Prodi scuote l’opposizione: senza popolo non si costruisce alternativa credibile oggi
Nel ricordo dell’Ulivo, l’ex premier invita a costruire programma riformista condiviso e primarie credibili, senza attendere gli errori del governo.
A trent’anni dalla vittoria dell’Ulivo, Romano Prodi torna a riflettere su quella stagione politica e, soprattutto, sul presente. Nell’intervista rilasciata a La Stampa, l’ex presidente del Consiglio non indulge nella nostalgia, ma usa il passato come lente per leggere le difficoltà attuali delle opposizioni. Il punto, netto, è che oggi manca ciò che allora fece la differenza: una mobilitazione popolare autentica, capace di trasformare una coalizione fragile in una forza vincente.
“Questi trent’anni non sono passati in un attimo”, osserva Prodi, “sembra sia trascorso un secolo”. Una distanza temporale che non cancella però la centralità di alcune dinamiche politiche. Nel 1996, ricorda, la vittoria non era affatto scontata. Anzi: “Eravamo destinati a perdere”. Di fronte c’era la macchina elettorale guidata da Silvio Berlusconi, definita una “corazzata”, mentre il centrosinistra appariva come una “barchetta”.
Eppure, proprio da quella condizione di debolezza nacque qualcosa di imprevisto. “I comitati si moltiplicarono a migliaia”, racconta Prodi, “entrarono in tutti gli ambiti sociali”. Fu una partecipazione diffusa, spontanea, che coinvolse pezzi di società civile spesso lontani dalla politica organizzata. Una consultazione popolare senza precedenti, che contribuì a ricostruire un legame allora logorato tra cittadini e partiti.

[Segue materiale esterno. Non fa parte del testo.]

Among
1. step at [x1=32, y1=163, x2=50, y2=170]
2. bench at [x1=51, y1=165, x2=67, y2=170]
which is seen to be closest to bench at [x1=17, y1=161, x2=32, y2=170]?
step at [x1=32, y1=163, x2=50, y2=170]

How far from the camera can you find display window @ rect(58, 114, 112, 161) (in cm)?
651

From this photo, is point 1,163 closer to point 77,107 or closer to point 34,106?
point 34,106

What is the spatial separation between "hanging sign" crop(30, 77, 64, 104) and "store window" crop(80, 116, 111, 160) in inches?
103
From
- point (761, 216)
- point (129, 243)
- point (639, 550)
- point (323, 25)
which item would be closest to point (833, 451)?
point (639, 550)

È esattamente questa connessione che, secondo l’ex premier, oggi manca. “Ci ponemmo il problema di ricostituire il rapporto tra società civile e politica”, spiega. “Questo deve essere anche oggi l’impegno delle opposizioni”. Senza questa ricucitura, ogni progetto alternativo rischia di restare astratto, incapace di incidere realmente nel Paese.

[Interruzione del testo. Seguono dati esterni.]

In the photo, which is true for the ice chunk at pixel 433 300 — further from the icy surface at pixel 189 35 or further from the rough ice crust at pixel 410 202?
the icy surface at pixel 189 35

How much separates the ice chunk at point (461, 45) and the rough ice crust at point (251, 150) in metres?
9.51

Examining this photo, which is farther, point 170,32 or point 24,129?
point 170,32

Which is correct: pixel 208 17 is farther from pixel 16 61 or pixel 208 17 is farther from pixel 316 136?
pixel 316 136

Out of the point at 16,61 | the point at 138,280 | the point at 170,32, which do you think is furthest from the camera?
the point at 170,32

Il giudizio sull’attuale fase politica è severo. Per Prodi, l’opposizione soffre soprattutto di una carenza di visione. “Quando non si ha un programma, si aspetta l’errore”, afferma. Un atteggiamento che considera insufficiente anche nei confronti del governo guidato da Giorgia Meloni. “La maggioranza di errori ne ha fatti tanti”, riconosce, “ma non basta aspettarli”.

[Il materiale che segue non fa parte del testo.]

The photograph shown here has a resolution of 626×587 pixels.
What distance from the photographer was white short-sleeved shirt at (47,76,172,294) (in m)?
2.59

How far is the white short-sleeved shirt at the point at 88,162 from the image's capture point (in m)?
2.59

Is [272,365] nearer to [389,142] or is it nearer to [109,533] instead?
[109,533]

Il rischio è quello di una politica reattiva, che si limita a inseguire le difficoltà dell’avversario senza proporre un’alternativa chiara. In questo modo, anche eventuali passi falsi del governo non si traducono automaticamente in consenso per chi sta dall’altra parte. Per Prodi, invece, la costruzione del consenso richiede un lavoro preventivo, strutturato, capace di parlare al Paese nel suo insieme.
Da qui l’insistenza su un punto cruciale: il programma viene prima dei leader. “Si tracci un programma riformista”, dice, “e poi su quello si valuti chi sia il più adatto ad attuarlo”. Un rovesciamento rispetto a una tendenza diffusa, in cui la scelta della leadership precede spesso la definizione dei contenuti. Solo partendo da obiettivi condivisi, sostiene, strumenti come le primarie possono recuperare senso e credibilità.
Le primarie, infatti, non sono per Prodi un semplice rito organizzativo, ma un passaggio che deve poggiare su basi solide. “Con questo metodo si dimostreranno una cosa seria”, sottolinea. Senza un progetto chiaro, rischiano invece di diventare competizioni personalistiche, incapaci di rafforzare davvero una coalizione.
Al centro della sua riflessione resta la dimensione democratica intesa come partecipazione. “La democrazia è richiamo al popolo”, afferma, precisando però che non si tratta di un appello generico o emotivo. È piuttosto “un richiamo razionale”, che costruisce consenso attorno a obiettivi concreti e condivisi. In altre parole, non basta evocare il popolo: bisogna coinvolgerlo in un processo politico credibile.
Il riferimento all’Ulivo non è dunque un’operazione nostalgica, ma un modello di metodo. Una coalizione capace di unire forze diverse attorno a un’idea di Paese e, soprattutto, di attivare energie diffuse nella società. “Questo ancora non c’è”, ammette Prodi guardando all’oggi. Ed è proprio questa assenza che, a suo giudizio, spiega la difficoltà delle opposizioni nel costruire un’alternativa competitiva.
Il messaggio finale è chiaro: senza un progetto riformista forte e senza una mobilitazione popolare reale, non esistono scorciatoie. Non bastano gli errori dell’avversario, né le alchimie interne. Serve una visione capace di parlare al Paese e di rimettere in moto quella partecipazione che, trent’anni fa, trasformò una “barchetta” in una forza vincente.